» **Aufgabe a**
Ermitteln Sie bitte, in wie vielen Zeilen der Einträge das Wort „this“ vorkommt. Geben Sie nur die Zahl an.

» **Textauszug**
------------------------------
Die Volksbefragung am 20. Jänner 2013 zum Thema "Berufsheer oder
Beibehaltung der Wehrpflicht" ist so ausgegangen, wie es in einem Land
wie Österreich zu befürchten war:
• 60 % für die Beibehaltung der Wehrpflicht
• 40 % für die Einführung eines Berufsheeres
Die Fragestellung lautete:
"a) Sind Sie für die Einführung eines Berufsheeres und eines bezahlten freiwilligen Sozialjahres
oder
b) sind Sie für die Beibehaltung der allgemeinen Wehrpflicht und des Zivildienstes?"
Was
(sowohl im Vorfeld der Befragung als auch von den Befragungsteilnehmer/innen
nach erfolgter Abstimmung) an Argumenten für die Beibehaltung der
Wehrpflicht ins Treffen geführt wurde, ist schlicht und einfach
haarsträubend – in logischer, in moralischer und in juristischer
Hinsicht.
Ein Artikel im "Standard" referiert das Ergebnis einschlägiger Erhebungen durch Meinungsforschungsinstitute:
Unter
den Teilnehmern an der Volksbefragung wurde demnach unter anderem
anderem erforscht, aus welchen Gründen sie für die Beibehaltung der Wehrpflicht
sind. Mit "trifft sehr zu" wurden dabei von der im folgenden genannten
Prozentzahl die im folgenden genannten Gründe bezeichnet:
• 74%: "Zivildienst soll erhalten bleiben"
Das somit am meisten genannte Motiv ist gleichzeitig das absurdeste:
Man
ist für den Wehrdienst, damit ein für diesen eingerichteter
Ersatzdienst aufrecht bleiben kann! Oder anders formuliert: Die Pflicht
zum Dienst mit der Waffe muss aufrecht bleiben, damit die von ihm
Betroffenen eben diesen Dienst verweigern können (und statt dessen einen
anderen Dienst ableisten müssen).
Abgesehen von dieser eklatanten Unlogik wird damit die Wehrpflicht als Werkzeug zum Aushebeln der Grundrechte missbraucht:
Nach
Artikel 4 Absatz 2 der Europäischen Menschenrechtskonvention (EMRK)
darf niemand gezwungen werden, Zwangs- oder Pflichtarbeit zu verrichten.
Nur vier einschlägige Tätigkeitsberiche gelten nicht als Zwangs- oder
Pflichtarbeit im Sinne dieser Bestimmung: darunter "jede
Dienstleistung militärischen Charakters, oder im Falle der Verweigerung
aus Gewissensgründen in Ländern, wo diese als berechtigt anerkannt ist,
eine sonstige anstelle der militärischen Dienstpflicht tretende
Dienstleistung".
Simpel gesagt: Ohne verpflichtenden
Militärdienst wäre der Zivildienst mit Artikel 4 EMRK nicht vereinbar
und daher grundrechtswidrig. Insofern hatten von der Sache her die
Wehrpflichtpropagandisten natürlich recht, wenn sie vor der Befragung
immer wieder darauf hinwiesen, dass es bei Wegfall der Wehrpflicht auch
keinen Zivildienst mehr geben würde. Die (moralische und juristische)
------------------------------
» **Aufgabe b**
Welchen Grund für die Beibehaltung der Wehrpflicht bezeichneten laut dem Textauszug 74 % der Befragten mit „trifft sehr zu“?

» **Material**
------------------------------
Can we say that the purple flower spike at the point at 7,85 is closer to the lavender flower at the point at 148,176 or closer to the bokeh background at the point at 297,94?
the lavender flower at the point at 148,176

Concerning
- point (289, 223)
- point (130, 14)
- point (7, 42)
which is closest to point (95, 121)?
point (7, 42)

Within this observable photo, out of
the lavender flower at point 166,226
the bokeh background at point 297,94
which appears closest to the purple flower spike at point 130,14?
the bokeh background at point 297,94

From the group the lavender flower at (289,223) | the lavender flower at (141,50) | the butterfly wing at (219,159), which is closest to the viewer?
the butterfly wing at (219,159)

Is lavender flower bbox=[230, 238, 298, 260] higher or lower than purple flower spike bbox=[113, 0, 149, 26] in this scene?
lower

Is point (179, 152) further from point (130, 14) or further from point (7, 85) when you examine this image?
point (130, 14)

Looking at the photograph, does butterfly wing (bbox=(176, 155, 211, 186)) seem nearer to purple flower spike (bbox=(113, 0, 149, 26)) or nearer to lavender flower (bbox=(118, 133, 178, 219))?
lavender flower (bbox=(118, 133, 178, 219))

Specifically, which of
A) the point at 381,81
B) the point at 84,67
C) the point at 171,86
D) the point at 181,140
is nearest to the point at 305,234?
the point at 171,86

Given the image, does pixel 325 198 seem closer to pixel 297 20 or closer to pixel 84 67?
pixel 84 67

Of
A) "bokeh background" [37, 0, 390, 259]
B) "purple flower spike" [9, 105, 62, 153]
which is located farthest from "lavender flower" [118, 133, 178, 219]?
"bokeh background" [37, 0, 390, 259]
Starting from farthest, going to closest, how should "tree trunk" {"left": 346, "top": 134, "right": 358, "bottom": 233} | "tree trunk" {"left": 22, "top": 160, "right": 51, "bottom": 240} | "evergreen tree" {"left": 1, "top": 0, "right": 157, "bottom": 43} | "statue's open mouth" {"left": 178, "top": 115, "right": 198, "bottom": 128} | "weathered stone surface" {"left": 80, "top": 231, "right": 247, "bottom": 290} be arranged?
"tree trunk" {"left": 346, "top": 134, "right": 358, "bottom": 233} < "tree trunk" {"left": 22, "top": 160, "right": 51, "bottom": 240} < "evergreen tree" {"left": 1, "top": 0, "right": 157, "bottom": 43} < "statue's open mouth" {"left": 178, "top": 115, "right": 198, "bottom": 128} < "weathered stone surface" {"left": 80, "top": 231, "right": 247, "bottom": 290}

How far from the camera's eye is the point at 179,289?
------------------------------
» **Lösung a**
3

» **Lösung b**
„Zivildienst soll erhalten bleiben“